- [Dataset entries]
........

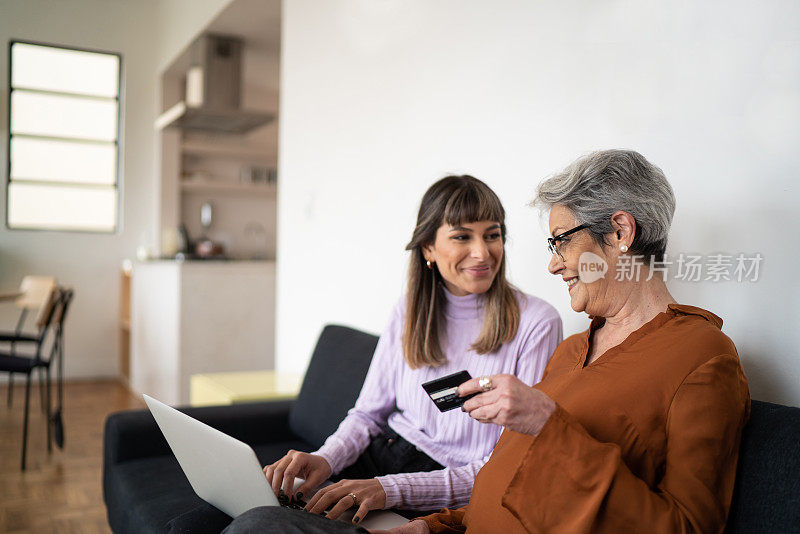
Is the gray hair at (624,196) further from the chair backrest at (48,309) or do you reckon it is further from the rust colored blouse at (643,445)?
the chair backrest at (48,309)

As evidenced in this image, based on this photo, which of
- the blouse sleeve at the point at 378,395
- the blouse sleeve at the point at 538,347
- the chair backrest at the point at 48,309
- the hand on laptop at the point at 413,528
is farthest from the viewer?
the chair backrest at the point at 48,309

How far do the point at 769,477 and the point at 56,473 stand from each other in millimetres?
3420

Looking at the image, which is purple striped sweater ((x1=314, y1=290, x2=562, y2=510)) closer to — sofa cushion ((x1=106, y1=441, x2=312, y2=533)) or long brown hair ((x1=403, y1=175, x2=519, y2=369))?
long brown hair ((x1=403, y1=175, x2=519, y2=369))

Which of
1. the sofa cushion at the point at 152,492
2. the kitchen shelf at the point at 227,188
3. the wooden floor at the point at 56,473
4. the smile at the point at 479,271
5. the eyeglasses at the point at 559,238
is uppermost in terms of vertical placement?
the kitchen shelf at the point at 227,188

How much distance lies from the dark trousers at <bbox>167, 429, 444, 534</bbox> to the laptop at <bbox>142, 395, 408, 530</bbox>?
4cm

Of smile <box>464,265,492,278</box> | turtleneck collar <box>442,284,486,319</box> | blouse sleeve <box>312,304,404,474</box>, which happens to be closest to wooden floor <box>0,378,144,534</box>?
blouse sleeve <box>312,304,404,474</box>

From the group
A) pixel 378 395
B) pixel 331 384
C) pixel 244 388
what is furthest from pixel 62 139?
pixel 378 395

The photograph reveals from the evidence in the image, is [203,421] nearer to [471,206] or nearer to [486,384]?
[471,206]

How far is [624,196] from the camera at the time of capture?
47.8 inches

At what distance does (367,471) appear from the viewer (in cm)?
185

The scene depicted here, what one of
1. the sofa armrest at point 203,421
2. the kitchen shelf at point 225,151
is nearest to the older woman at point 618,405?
the sofa armrest at point 203,421

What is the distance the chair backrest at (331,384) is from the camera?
7.27 feet

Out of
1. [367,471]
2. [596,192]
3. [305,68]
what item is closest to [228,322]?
[305,68]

........

Rewrite all of the material with every "sofa cushion" changed to "couch cushion" and everything else left as it is. Omit the pictures.

Is the gray hair at (624,196) further from the chair backrest at (48,309) or do you reckon it is further from the rust colored blouse at (643,445)?
the chair backrest at (48,309)

As evidenced in this image, based on this photo, which of
- the blouse sleeve at the point at 378,395
- the blouse sleeve at the point at 538,347
- the chair backrest at the point at 48,309
- the hand on laptop at the point at 413,528
is farthest from the viewer?
the chair backrest at the point at 48,309

How far do the point at 769,477 and the point at 56,473 stand from each other in millimetres?
3420

Looking at the image, which is purple striped sweater ((x1=314, y1=290, x2=562, y2=510)) closer to — couch cushion ((x1=106, y1=441, x2=312, y2=533)) or long brown hair ((x1=403, y1=175, x2=519, y2=369))?
long brown hair ((x1=403, y1=175, x2=519, y2=369))

Which of
1. the couch cushion at the point at 152,492
2. the kitchen shelf at the point at 227,188
3. the wooden floor at the point at 56,473
4. the smile at the point at 479,271
5. the eyeglasses at the point at 559,238
is uppermost in terms of vertical placement?
the kitchen shelf at the point at 227,188

How much distance lies from the dark trousers at <bbox>167, 429, 444, 534</bbox> to the laptop at <bbox>142, 395, 408, 530</bbox>?
4cm

Of smile <box>464,265,492,278</box> | turtleneck collar <box>442,284,486,319</box> | blouse sleeve <box>312,304,404,474</box>, which happens to be closest to wooden floor <box>0,378,144,534</box>?
blouse sleeve <box>312,304,404,474</box>

From the group
A) pixel 378 395
B) pixel 331 384
C) pixel 244 388
what is furthest from pixel 62 139?
pixel 378 395

The photograph reveals from the evidence in the image, is [203,421] nearer to [471,206] or nearer to [486,384]?
[471,206]

How far is [624,196] from the camera at the time of capture?
47.8 inches

At what distance does (367,471) appear from the viewer (in cm)?
185

The scene depicted here, what one of
1. the sofa armrest at point 203,421
2. the kitchen shelf at point 225,151
is nearest to the older woman at point 618,405?
the sofa armrest at point 203,421

What is the distance the chair backrest at (331,384) is from the camera?
7.27 feet

Out of
1. [367,471]
2. [596,192]
3. [305,68]
what item is closest to [228,322]?
[305,68]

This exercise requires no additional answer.